**What the task asks:** For this exercise, transcribe all the records below exactly.

*** The input ***

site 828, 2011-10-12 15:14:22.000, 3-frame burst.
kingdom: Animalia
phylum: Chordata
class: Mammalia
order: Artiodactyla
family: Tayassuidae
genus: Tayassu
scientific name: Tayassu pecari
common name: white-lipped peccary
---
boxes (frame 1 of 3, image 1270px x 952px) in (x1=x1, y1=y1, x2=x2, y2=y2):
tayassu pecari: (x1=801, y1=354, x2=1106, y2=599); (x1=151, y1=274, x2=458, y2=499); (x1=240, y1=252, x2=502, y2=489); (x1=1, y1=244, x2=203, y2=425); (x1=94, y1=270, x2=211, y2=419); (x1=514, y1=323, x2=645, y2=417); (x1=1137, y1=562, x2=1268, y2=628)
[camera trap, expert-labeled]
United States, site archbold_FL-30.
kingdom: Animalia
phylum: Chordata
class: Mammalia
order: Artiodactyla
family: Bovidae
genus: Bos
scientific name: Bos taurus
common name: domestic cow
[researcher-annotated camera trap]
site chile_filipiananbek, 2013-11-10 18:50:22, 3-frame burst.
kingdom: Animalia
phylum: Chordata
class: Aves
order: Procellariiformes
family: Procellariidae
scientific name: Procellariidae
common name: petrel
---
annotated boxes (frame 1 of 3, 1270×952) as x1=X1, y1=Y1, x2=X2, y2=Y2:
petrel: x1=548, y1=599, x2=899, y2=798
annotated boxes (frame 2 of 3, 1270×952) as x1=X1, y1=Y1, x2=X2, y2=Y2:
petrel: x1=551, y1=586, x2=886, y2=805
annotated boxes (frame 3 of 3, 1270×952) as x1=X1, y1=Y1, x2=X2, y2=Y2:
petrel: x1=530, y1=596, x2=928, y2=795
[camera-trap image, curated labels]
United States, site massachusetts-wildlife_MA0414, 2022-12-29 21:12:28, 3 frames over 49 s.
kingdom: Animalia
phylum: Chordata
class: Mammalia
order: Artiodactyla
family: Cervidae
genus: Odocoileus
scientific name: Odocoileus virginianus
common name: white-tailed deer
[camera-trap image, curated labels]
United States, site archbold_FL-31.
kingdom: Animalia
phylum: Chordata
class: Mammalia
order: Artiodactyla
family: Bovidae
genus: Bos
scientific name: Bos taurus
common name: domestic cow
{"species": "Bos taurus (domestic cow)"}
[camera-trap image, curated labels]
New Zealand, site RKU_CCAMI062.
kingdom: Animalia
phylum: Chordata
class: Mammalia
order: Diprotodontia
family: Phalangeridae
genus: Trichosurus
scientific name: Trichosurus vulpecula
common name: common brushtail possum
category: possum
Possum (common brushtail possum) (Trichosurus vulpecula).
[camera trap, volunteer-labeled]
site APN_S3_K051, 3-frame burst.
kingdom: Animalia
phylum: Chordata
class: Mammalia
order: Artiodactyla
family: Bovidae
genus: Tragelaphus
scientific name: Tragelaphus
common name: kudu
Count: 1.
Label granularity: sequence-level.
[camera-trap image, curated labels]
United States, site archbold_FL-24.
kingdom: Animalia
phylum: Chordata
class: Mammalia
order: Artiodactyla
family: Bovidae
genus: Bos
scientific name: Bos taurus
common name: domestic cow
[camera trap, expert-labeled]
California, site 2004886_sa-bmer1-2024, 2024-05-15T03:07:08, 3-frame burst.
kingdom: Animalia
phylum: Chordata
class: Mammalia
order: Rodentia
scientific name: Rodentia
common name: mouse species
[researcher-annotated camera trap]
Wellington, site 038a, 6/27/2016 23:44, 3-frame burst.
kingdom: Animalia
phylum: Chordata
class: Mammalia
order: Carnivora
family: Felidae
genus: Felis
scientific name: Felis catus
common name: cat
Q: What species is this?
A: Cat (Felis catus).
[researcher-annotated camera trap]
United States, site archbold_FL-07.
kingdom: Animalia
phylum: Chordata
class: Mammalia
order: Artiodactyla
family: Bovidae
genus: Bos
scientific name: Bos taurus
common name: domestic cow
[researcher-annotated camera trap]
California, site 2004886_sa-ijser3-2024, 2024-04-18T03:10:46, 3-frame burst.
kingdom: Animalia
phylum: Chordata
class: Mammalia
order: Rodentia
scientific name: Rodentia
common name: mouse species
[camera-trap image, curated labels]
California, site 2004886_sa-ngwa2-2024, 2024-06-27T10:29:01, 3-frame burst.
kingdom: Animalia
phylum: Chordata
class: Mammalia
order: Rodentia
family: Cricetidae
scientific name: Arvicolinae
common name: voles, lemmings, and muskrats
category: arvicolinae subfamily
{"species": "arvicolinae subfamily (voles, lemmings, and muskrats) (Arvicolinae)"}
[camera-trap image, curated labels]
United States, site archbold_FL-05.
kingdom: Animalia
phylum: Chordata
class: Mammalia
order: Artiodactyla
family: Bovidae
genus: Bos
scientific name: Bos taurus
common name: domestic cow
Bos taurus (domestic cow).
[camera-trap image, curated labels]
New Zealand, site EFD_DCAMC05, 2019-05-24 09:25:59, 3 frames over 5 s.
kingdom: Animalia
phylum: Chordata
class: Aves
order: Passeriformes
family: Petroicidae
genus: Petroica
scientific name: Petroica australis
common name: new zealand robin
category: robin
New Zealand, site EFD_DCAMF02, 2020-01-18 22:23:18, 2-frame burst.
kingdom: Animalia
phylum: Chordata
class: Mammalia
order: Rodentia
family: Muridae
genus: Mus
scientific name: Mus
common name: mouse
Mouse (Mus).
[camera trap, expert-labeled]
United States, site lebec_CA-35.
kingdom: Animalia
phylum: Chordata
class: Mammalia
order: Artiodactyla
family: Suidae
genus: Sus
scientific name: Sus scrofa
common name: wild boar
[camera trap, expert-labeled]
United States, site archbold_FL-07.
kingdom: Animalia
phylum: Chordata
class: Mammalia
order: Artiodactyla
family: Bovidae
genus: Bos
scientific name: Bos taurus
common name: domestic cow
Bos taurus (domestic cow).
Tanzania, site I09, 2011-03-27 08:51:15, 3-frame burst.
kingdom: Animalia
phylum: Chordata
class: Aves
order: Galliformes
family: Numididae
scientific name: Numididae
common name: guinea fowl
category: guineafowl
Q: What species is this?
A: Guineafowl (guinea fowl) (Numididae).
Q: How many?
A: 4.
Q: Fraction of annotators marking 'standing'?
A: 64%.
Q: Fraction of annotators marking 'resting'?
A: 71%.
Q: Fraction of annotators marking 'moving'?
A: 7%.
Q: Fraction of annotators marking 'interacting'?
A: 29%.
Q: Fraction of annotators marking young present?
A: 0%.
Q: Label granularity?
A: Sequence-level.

*** End of The input ***

**Answer box:**
site 828, 2011-10-12 15:14:22.000, 3-frame burst.
kingdom: Animalia
phylum: Chordata
class: Mammalia
order: Artiodactyla
family: Tayassuidae
genus: Tayassu
scientific name: Tayassu pecari
common name: white-lipped peccary
---
boxes (frame 1 of 3, image 1270px x 952px) in (x1=x1, y1=y1, x2=x2, y2=y2):
tayassu pecari: (x1=801, y1=354, x2=1106, y2=599); (x1=151, y1=274, x2=458, y2=499); (x1=240, y1=252, x2=502, y2=489); (x1=1, y1=244, x2=203, y2=425); (x1=94, y1=270, x2=211, y2=419); (x1=514, y1=323, x2=645, y2=417); (x1=1137, y1=562, x2=1268, y2=628)
[camera trap, expert-labeled]
United States, site archbold_FL-30.
kingdom: Animalia
phylum: Chordata
class: Mammalia
order: Artiodactyla
family: Bovidae
genus: Bos
scientific name: Bos taurus
common name: domestic cow
[researcher-annotated camera trap]
site chile_filipiananbek, 2013-11-10 18:50:22, 3-frame burst.
kingdom: Animalia
phylum: Chordata
class: Aves
order: Procellariiformes
family: Procellariidae
scientific name: Procellariidae
common name: petrel
---
annotated boxes (frame 1 of 3, 1270×952) as x1=X1, y1=Y1, x2=X2, y2=Y2:
petrel: x1=548, y1=599, x2=899, y2=798
annotated boxes (frame 2 of 3, 1270×952) as x1=X1, y1=Y1, x2=X2, y2=Y2:
petrel: x1=551, y1=586, x2=886, y2=805
annotated boxes (frame 3 of 3, 1270×952) as x1=X1, y1=Y1, x2=X2, y2=Y2:
petrel: x1=530, y1=596, x2=928, y2=795
[camera-trap image, curated labels]
United States, site massachusetts-wildlife_MA0414, 2022-12-29 21:12:28, 3 frames over 49 s.
kingdom: Animalia
phylum: Chordata
class: Mammalia
order: Artiodactyla
family: Cervidae
genus: Odocoileus
scientific name: Odocoileus virginianus
common name: white-tailed deer
[camera-trap image, curated labels]
United States, site archbold_FL-31.
kingdom: Animalia
phylum: Chordata
class: Mammalia
order: Artiodactyla
family: Bovidae
genus: Bos
scientific name: Bos taurus
common name: domestic cow
{"species": "Bos taurus (domestic cow)"}
[camera-trap image, curated labels]
New Zealand, site RKU_CCAMI062.
kingdom: Animalia
phylum: Chordata
class: Mammalia
order: Diprotodontia
family: Phalangeridae
genus: Trichosurus
scientific name: Trichosurus vulpecula
common name: common brushtail possum
category: possum
Possum (common brushtail possum) (Trichosurus vulpecula).
[camera trap, volunteer-labeled]
site APN_S3_K051, 3-frame burst.
kingdom: Animalia
phylum: Chordata
class: Mammalia
order: Artiodactyla
family: Bovidae
genus: Tragelaphus
scientific name: Tragelaphus
common name: kudu
Count: 1.
Label granularity: sequence-level.
[camera-trap image, curated labels]
United States, site archbold_FL-24.
kingdom: Animalia
phylum: Chordata
class: Mammalia
order: Artiodactyla
family: Bovidae
genus: Bos
scientific name: Bos taurus
common name: domestic cow
[camera trap, expert-labeled]
California, site 2004886_sa-bmer1-2024, 2024-05-15T03:07:08, 3-frame burst.
kingdom: Animalia
phylum: Chordata
class: Mammalia
order: Rodentia
scientific name: Rodentia
common name: mouse species
[researcher-annotated camera trap]
Wellington, site 038a, 6/27/2016 23:44, 3-frame burst.
kingdom: Animalia
phylum: Chordata
class: Mammalia
order: Carnivora
family: Felidae
genus: Felis
scientific name: Felis catus
common name: cat
Q: What species is this?
A: Cat (Felis catus).
[researcher-annotated camera trap]
United States, site archbold_FL-07.
kingdom: Animalia
phylum: Chordata
class: Mammalia
order: Artiodactyla
family: Bovidae
genus: Bos
scientific name: Bos taurus
common name: domestic cow
[researcher-annotated camera trap]
California, site 2004886_sa-ijser3-2024, 2024-04-18T03:10:46, 3-frame burst.
kingdom: Animalia
phylum: Chordata
class: Mammalia
order: Rodentia
scientific name: Rodentia
common name: mouse species
[camera-trap image, curated labels]
California, site 2004886_sa-ngwa2-2024, 2024-06-27T10:29:01, 3-frame burst.
kingdom: Animalia
phylum: Chordata
class: Mammalia
order: Rodentia
family: Cricetidae
scientific name: Arvicolinae
common name: voles, lemmings, and muskrats
category: arvicolinae subfamily
{"species": "arvicolinae subfamily (voles, lemmings, and muskrats) (Arvicolinae)"}
[camera-trap image, curated labels]
United States, site archbold_FL-05.
kingdom: Animalia
phylum: Chordata
class: Mammalia
order: Artiodactyla
family: Bovidae
genus: Bos
scientific name: Bos taurus
common name: domestic cow
Bos taurus (domestic cow).
[camera-trap image, curated labels]
New Zealand, site EFD_DCAMC05, 2019-05-24 09:25:59, 3 frames over 5 s.
kingdom: Animalia
phylum: Chordata
class: Aves
order: Passeriformes
family: Petroicidae
genus: Petroica
scientific name: Petroica australis
common name: new zealand robin
category: robin
New Zealand, site EFD_DCAMF02, 2020-01-18 22:23:18, 2-frame burst.
kingdom: Animalia
phylum: Chordata
class: Mammalia
order: Rodentia
family: Muridae
genus: Mus
scientific name: Mus
common name: mouse
Mouse (Mus).
[camera trap, expert-labeled]
United States, site lebec_CA-35.
kingdom: Animalia
phylum: Chordata
class: Mammalia
order: Artiodactyla
family: Suidae
genus: Sus
scientific name: Sus scrofa
common name: wild boar
[camera trap, expert-labeled]
United States, site archbold_FL-07.
kingdom: Animalia
phylum: Chordata
class: Mammalia
order: Artiodactyla
family: Bovidae
genus: Bos
scientific name: Bos taurus
common name: domestic cow
Bos taurus (domestic cow).
Tanzania, site I09, 2011-03-27 08:51:15, 3-frame burst.
kingdom: Animalia
phylum: Chordata
class: Aves
order: Galliformes
family: Numididae
scientific name: Numididae
common name: guinea fowl
category: guineafowl
Q: What species is this?
A: Guineafowl (guinea fowl) (Numididae).
Q: How many?
A: 4.
Q: Fraction of annotators marking 'standing'?
A: 64%.
Q: Fraction of annotators marking 'resting'?
A: 71%.
Q: Fraction of annotators marking 'moving'?
A: 7%.
Q: Fraction of annotators marking 'interacting'?
A: 29%.
Q: Fraction of annotators marking young present?
A: 0%.
Q: Label granularity?
A: Sequence-level.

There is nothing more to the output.